Verilen metinde mahkemenin, davalıya ait aracın sürücüsünün kazaya nasıl sebebiyet verdiğini anlatırken saydığı davranışların hepsini sıralayın.

Verilen Metin
* * * * *

Mahkememizce bir makine mühendisi ve bir sigorta uzmanından oluşan bilirkişiden rapor aldırılmıştır. Dosyaya sunulan 01/06/2020 tarihli bilirkişi raporunda özetle; davalıya ait aracın sürücüsünün kazanın meydana gelmesinde tam kusurlu olduğu ve sigorta şirketi tarafından yapılan ödemelerin kadri maruf olduğu belirlenmiştir. Mahkememizce kusur durumu hususunda yapılan değerlendirmede; davalıya ait aracın sürücüsünün, kavşağa yaklaşırken hızını azaltmaması ve ana yoldan geçen araçlara geçiş önceliği vermeden dikkatsiz ve tedbirsiz hareket ederek kazaya sebebiyet verdiği anlaşıldığından dava konusu kazanın oluşumunda tam kusurlu olduğu kanaatine varılarak bilirkişi tarafından yapılan kusur değerlendirilmesine itibar edilmiştir.

* * * * *

Kayıtlı Veriler
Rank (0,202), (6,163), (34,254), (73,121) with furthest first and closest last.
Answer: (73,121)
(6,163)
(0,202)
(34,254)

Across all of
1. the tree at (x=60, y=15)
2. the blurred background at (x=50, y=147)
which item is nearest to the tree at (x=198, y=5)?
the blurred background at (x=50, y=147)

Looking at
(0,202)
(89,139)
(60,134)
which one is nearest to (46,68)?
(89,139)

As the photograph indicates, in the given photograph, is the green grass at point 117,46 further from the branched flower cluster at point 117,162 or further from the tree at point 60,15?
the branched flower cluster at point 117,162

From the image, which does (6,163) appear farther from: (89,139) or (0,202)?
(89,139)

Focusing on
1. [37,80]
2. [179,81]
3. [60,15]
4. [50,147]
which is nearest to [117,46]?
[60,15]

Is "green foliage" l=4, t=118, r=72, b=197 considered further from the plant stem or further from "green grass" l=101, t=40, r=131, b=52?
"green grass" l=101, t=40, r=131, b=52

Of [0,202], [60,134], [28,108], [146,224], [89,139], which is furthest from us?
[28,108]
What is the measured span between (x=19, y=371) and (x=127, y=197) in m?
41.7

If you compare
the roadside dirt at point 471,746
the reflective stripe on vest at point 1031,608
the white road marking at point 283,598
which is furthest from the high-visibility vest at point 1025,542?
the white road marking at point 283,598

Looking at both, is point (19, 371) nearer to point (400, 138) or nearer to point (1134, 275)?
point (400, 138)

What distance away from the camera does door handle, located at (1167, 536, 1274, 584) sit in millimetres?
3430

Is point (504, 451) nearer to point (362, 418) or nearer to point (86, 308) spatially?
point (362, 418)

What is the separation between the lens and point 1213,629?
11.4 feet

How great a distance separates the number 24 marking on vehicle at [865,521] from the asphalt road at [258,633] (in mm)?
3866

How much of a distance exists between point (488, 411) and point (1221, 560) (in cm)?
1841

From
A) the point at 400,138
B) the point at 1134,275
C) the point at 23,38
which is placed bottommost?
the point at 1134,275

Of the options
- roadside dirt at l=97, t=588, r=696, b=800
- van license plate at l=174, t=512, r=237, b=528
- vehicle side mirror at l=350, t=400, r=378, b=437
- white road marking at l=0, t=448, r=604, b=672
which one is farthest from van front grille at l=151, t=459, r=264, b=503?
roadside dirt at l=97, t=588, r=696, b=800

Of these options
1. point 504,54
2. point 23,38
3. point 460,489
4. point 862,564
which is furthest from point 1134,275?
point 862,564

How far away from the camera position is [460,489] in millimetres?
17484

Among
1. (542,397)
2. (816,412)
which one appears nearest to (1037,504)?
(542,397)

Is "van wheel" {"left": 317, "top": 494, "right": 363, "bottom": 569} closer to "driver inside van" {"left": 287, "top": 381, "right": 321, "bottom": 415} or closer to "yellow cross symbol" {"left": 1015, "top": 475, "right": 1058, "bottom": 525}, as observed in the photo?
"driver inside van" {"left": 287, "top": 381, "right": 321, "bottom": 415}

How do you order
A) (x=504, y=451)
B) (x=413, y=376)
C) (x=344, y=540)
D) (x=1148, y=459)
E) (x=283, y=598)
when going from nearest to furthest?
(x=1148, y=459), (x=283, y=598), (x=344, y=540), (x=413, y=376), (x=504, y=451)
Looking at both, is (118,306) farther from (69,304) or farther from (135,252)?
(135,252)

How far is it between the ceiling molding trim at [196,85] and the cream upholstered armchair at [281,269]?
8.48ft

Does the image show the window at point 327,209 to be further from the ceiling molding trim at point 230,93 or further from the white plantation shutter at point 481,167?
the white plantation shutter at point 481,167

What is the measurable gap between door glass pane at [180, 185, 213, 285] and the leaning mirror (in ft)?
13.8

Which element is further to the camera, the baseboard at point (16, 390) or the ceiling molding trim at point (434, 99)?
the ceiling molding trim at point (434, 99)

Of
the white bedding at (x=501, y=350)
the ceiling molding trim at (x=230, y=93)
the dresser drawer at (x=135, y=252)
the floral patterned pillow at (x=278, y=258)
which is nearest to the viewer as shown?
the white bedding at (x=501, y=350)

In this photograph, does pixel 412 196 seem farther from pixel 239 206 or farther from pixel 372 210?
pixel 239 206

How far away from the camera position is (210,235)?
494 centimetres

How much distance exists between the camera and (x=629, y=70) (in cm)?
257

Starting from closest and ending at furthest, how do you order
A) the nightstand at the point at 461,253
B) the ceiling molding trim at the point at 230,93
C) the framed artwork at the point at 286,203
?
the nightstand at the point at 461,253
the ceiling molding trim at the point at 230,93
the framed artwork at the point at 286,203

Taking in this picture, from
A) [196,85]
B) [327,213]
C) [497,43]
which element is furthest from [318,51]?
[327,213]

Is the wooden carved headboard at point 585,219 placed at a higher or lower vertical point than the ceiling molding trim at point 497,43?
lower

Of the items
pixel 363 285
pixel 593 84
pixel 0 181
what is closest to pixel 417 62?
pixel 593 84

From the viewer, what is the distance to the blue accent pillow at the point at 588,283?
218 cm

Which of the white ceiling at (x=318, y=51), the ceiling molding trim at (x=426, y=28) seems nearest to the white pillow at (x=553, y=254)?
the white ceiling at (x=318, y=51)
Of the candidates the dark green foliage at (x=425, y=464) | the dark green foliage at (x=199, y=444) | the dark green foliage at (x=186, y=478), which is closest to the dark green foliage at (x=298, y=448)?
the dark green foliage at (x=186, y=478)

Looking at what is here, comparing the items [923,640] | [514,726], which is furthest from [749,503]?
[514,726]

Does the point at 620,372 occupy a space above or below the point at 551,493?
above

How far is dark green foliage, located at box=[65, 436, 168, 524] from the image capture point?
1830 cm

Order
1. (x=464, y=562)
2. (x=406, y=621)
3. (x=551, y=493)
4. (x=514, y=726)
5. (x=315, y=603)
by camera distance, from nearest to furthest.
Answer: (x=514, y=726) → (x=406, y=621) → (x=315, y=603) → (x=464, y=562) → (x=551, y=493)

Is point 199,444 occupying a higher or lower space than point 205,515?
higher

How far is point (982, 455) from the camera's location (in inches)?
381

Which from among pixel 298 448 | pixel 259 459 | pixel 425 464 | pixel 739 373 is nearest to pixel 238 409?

* * * * *

Alıştırma Çıktısı
- Kavşağa yaklaşırken hızını azaltmaması
- Ana yoldan geçen araçlara geçiş önceliği vermemesi
- Dikkatsiz ve tedbirsiz hareket etmesi